The work was conceived and guided by engineer Rampi Ramprasad at Georgia Tech. The new tool aims to overcome the challenges of searching the large chemical space of polymers. Trained on a massive dataset of 80 million polymer chemical structures, polyBERT, as it's called, has become an expert in understanding the language of polymers.

"This is a novel application of language models within polymer informatics," said Ramprasad. "While natural language models may be used to extract materials data from the literature, here, we aim such capabilities at understanding the complex grammar and syntax followed by atoms as they come together to make up polymers."

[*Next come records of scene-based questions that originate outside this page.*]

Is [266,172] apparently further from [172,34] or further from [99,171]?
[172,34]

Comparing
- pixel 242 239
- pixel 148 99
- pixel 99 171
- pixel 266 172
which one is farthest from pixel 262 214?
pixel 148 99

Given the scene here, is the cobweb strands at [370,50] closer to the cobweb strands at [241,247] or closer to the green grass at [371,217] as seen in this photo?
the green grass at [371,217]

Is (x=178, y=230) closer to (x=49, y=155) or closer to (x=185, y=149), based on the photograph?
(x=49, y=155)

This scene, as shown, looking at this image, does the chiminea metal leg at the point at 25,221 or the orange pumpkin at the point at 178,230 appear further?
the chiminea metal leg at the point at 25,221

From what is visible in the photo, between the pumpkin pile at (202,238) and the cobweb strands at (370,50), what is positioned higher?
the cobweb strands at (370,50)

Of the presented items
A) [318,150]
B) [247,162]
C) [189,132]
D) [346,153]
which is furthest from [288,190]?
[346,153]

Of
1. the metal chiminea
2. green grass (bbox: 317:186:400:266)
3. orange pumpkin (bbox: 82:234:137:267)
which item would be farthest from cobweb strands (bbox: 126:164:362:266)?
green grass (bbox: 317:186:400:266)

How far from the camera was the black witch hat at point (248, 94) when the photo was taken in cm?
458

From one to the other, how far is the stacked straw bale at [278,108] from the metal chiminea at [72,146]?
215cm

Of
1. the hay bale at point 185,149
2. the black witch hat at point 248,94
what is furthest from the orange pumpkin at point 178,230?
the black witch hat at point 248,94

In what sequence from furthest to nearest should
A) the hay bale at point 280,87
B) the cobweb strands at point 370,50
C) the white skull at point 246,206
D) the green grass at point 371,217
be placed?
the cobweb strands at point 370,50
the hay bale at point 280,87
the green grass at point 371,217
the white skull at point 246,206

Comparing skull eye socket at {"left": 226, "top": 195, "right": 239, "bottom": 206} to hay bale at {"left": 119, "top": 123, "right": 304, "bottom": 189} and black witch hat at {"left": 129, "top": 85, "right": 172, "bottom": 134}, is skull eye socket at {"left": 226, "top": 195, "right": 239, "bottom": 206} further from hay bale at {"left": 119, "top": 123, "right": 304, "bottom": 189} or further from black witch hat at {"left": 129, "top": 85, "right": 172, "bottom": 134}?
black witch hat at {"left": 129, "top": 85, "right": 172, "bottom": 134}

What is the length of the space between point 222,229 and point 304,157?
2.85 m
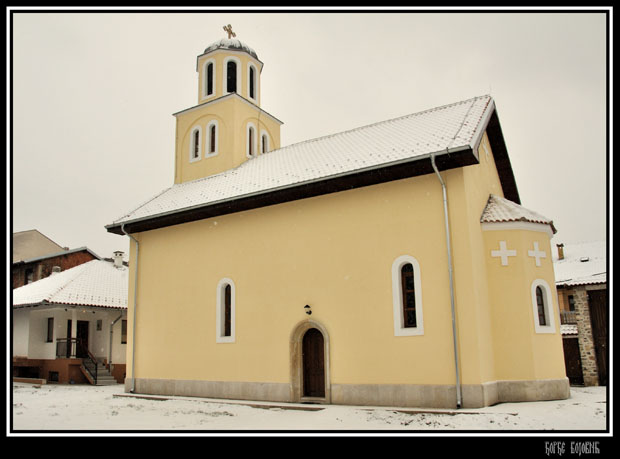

PolyBERT treats chemical structures and connectivity of atoms as a form of chemical language and uses state-of-the-art techniques inspired by natural language processing to extract the most meaningful information from chemical structures. The tool uses Transformer architecture, used in natural language models, to capture the patterns and relationships and learn the grammar and syntax that occur at the atomic and higher levels in the polymer structure.

Speed is one remarkable advantage of polyBERT. Compared to traditional methods, polyBERT is over two orders of magnitude faster. This high-speed capability makes polyBERT an ideal tool for high-throughput polymer informatics pipelines, the researchers said, allowing for the rapid screening of massive polymer spaces.

With advancements in graphics processing unit technology, the computation time for polyBERT fingerprints is expected to improve even further, according to the researchers.

“Researchers funded by the NSF Partnership for Innovation program are developing a new artificial intelligence tool to overcome the challenge of determining which combinations of chemicals will make the most effective polymers,” says Debora Rodrigues, a program director in NSF’s Directorate for Technology, Innovation and Partnerships. “They’re using AI to train on a massive dataset of 80 million polymer chemical structures, allowing for the rapid screening of diverse polymers without the need of laboratory experimentations.”